This film is not sacrilegious. This film is not about Jesus. It is about the importance of rationally thinking for oneself rather than just accepting what others say is true. It mocks group think, pokes fun at activists, and challenges people to be critical thinkers, making it very much the skeptic’s film. In fact, Pythoner John Cleese has said that a number of Christians have told him how much they enjoyed the film, because they understood that making fun of religion is not the point. Cleese has also gone on record saying that he has always thought Life of Brian would be considered the best Python film ever made, but I have to ask myself, would I say such a thing? Well, let’s analyze the story, characters, and comedy, comparing it to what has been my favorite of the Python productions, Holy Grail.
In terms of story, Brian works better. Its story has far more structure to it, and the plot is more conflict driven, with a narrative that would work well even if it was not a comedy piece. The pace is actually a little slow, but it’s still a very interesting story on the whole. The main character, Brian, has much more reality than King Arthur, making for more investment in a relatable character. This also lends itself to a great comedic situation as Brian is a voice of reason in a world of lunatics, and no one really listens to him. Also, the supporting characters are fun, will-written, and performed excellently, but this film is still not as fun or funny as I had hoped.

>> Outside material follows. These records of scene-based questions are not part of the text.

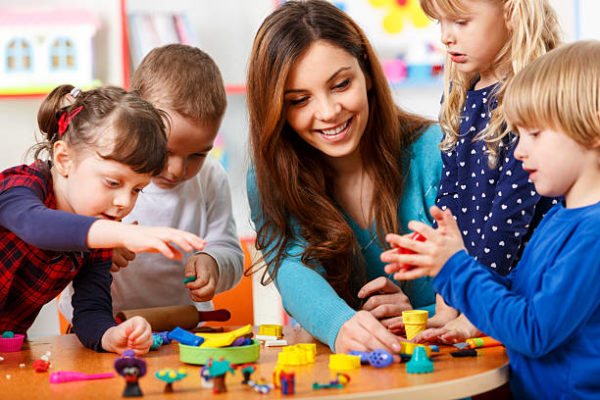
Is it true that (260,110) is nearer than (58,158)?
No

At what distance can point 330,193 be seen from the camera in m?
1.95

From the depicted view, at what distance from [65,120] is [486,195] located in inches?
31.3

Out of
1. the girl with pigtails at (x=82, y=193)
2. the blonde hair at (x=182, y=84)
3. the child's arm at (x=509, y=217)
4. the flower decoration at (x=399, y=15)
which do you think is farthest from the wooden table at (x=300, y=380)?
the flower decoration at (x=399, y=15)

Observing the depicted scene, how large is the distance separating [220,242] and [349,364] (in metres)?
0.96

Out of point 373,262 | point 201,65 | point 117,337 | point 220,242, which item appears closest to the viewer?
point 117,337

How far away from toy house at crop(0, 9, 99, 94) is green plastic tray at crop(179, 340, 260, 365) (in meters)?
2.06

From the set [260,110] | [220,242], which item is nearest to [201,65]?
[260,110]

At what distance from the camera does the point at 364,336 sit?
1.40 meters

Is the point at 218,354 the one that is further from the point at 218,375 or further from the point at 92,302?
the point at 92,302

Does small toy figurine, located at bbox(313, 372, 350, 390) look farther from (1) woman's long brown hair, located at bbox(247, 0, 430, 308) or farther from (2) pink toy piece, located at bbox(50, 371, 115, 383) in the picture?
(1) woman's long brown hair, located at bbox(247, 0, 430, 308)

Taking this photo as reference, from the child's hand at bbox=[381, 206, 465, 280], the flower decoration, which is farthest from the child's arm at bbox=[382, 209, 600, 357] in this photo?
the flower decoration

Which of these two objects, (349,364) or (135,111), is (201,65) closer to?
(135,111)

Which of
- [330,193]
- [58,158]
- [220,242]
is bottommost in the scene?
[220,242]

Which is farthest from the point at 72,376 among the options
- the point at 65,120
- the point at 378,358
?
the point at 65,120
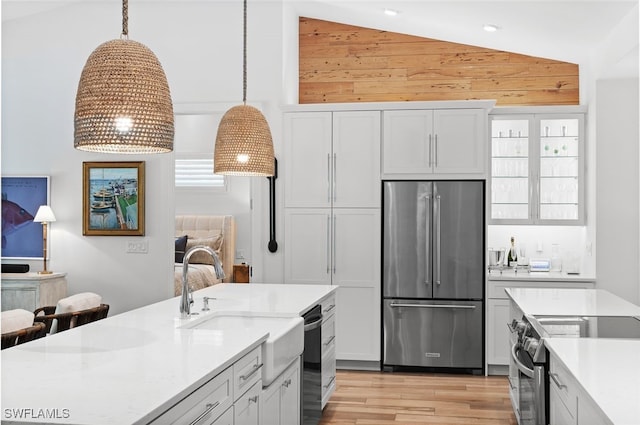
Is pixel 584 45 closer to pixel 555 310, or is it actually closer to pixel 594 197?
pixel 594 197

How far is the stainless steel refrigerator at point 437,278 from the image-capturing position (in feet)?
19.4

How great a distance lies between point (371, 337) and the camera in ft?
19.8

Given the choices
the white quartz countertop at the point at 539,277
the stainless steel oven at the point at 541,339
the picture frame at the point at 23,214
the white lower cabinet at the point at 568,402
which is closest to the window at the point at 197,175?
the picture frame at the point at 23,214

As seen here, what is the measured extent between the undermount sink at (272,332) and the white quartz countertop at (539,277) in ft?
9.39

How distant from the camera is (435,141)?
5988 millimetres

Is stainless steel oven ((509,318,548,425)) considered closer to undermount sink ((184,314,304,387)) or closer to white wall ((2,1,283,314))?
undermount sink ((184,314,304,387))

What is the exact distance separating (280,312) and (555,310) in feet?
5.10

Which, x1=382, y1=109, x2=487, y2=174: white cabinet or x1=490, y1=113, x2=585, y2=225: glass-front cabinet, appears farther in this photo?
x1=490, y1=113, x2=585, y2=225: glass-front cabinet

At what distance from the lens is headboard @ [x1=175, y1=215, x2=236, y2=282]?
8328mm

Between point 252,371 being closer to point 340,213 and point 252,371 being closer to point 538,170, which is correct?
point 340,213

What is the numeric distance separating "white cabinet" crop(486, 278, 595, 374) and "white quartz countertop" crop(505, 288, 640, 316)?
121 centimetres

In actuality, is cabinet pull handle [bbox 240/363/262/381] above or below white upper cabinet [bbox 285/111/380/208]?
below

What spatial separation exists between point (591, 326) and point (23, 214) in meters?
5.59

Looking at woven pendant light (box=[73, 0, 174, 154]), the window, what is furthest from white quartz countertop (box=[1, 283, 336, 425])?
the window
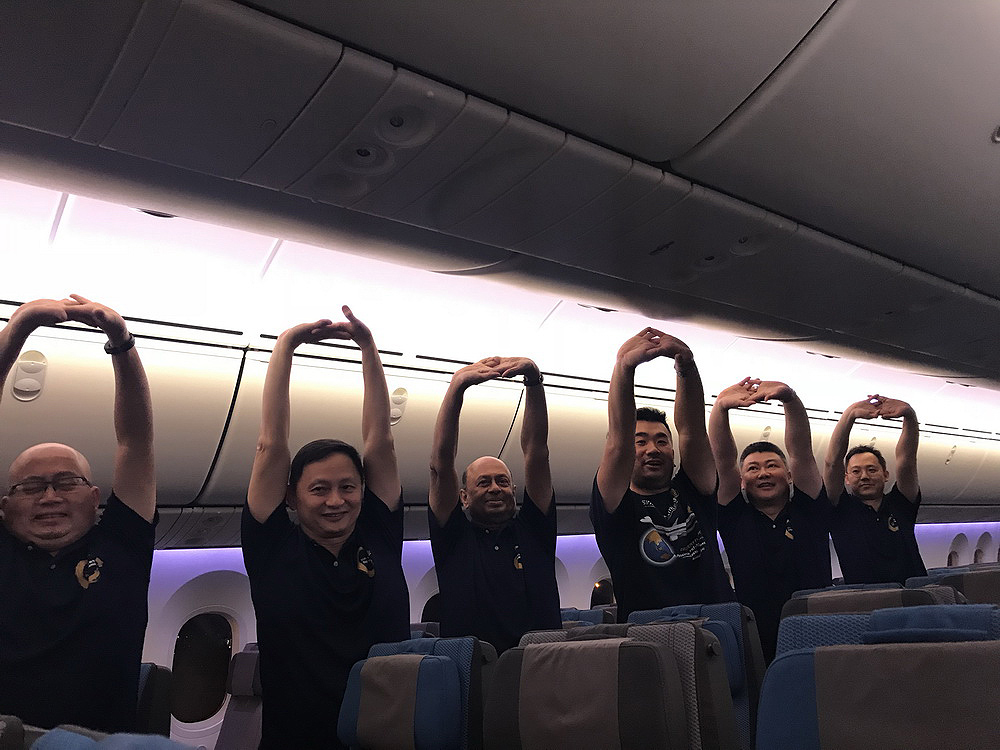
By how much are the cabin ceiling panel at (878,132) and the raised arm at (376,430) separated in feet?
5.45

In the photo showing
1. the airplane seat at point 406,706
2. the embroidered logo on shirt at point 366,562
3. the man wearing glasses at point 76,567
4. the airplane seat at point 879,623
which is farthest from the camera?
the embroidered logo on shirt at point 366,562

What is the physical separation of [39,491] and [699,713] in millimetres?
2560

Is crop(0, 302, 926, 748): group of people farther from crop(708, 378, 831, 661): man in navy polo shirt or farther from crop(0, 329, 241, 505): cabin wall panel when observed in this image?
crop(0, 329, 241, 505): cabin wall panel

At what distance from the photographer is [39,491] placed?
331cm

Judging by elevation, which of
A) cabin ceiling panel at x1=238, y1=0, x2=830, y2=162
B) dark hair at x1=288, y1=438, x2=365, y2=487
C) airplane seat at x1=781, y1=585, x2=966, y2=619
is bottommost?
airplane seat at x1=781, y1=585, x2=966, y2=619

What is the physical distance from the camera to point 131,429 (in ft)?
11.5

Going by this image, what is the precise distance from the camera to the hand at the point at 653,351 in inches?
180

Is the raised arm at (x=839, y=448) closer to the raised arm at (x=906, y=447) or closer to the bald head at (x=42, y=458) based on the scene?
the raised arm at (x=906, y=447)

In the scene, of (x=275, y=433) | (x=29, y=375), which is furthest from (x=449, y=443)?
(x=29, y=375)

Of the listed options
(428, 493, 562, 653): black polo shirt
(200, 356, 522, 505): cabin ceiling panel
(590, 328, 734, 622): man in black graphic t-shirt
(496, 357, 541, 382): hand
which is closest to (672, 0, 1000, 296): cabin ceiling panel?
(590, 328, 734, 622): man in black graphic t-shirt

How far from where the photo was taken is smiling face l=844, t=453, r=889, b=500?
664 cm

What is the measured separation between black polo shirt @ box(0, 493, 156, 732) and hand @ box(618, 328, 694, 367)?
256cm

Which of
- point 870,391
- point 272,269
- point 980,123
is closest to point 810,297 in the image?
point 980,123

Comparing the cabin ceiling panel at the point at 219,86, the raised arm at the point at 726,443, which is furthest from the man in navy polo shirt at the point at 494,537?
the cabin ceiling panel at the point at 219,86
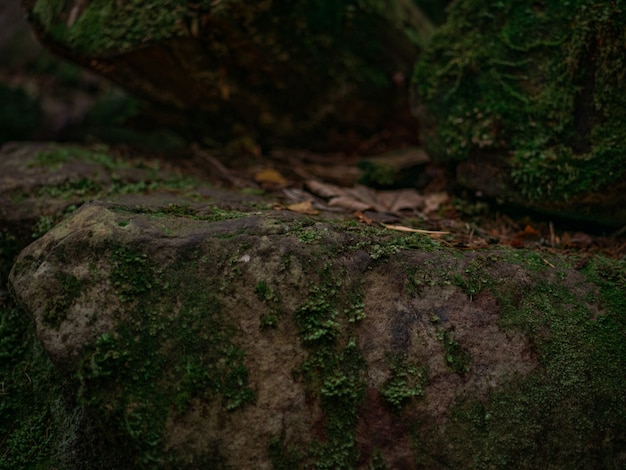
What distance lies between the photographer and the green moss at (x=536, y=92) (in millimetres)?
3150

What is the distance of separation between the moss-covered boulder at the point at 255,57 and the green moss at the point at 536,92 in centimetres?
115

There was little to make me fall out of my chair laughing, but most of the movie did manage to put a smile on my face or get a chuckle out of me. Part of the problem was the culture-specific jokes throughout, such as the parody of the British political activist groups at the time, and the jokes based on the Pythoners’ mutual experience with learning Latin in school – something that is not as common in the US. In a way, the film is more of a tragicomedy than a comedy, largely because the audience cares a bit too much for Brian to be okay with his suffering (or at least I did). I tend to be very empathetic concerning movie characters I like, so I was legitimately happy when Brian was happy, but in turn, some of what he dealt with was hard to watch. Particularly the stupid people who didn’t really listen to him no matter how well he communicated – I knew I was supposed to laugh, and I suppose I did some, but I couldn’t help but empathize with his misery too much.

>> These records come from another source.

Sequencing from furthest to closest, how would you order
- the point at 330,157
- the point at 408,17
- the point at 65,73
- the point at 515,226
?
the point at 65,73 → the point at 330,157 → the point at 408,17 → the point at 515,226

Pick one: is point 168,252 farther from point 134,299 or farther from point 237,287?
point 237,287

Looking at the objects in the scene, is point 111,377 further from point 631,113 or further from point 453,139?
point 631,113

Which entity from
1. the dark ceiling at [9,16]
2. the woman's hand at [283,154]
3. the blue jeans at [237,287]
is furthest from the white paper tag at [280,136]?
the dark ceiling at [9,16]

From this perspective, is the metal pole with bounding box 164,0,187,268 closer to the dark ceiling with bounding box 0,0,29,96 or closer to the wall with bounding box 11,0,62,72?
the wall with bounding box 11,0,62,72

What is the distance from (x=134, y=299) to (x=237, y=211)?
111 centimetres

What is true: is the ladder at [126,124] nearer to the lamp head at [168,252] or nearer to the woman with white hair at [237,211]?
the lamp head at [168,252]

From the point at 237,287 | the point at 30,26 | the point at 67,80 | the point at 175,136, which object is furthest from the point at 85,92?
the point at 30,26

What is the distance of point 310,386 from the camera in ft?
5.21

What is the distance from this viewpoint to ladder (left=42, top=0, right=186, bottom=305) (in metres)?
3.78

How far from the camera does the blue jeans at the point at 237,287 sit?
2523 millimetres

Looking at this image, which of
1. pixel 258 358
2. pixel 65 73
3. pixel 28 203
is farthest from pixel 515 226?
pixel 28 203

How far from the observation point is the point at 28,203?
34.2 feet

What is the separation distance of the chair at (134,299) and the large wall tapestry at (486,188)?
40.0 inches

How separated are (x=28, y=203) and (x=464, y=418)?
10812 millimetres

Comedy is a tricky thing since it requires keeping people interested in what the characters endure without letting them get too invested. So, in the end, I do not find Life of Brian to be their funniest film. I do, however, think it’s Monty Python’s most important film. I cannot help but respect this movie immensely for making a piece that helps us see why we must be critical thinkers, while making us smile at giggle at the same time. This film serves as a perfect example of how to make a message movie: its focus is on a strong character in an interesting situation; it makes it clear that this is not our world, but rather an absurd variation on our world; it is not at all preachy, but instead puts fun first; the audience is left smiling, but still thinking about the nature of humanity.
For this reason, I highly recommend the film to everyone, because in a way, it may be Monty Python’s finest achievement. (Not to mention, “Bright Side” is pretty great.)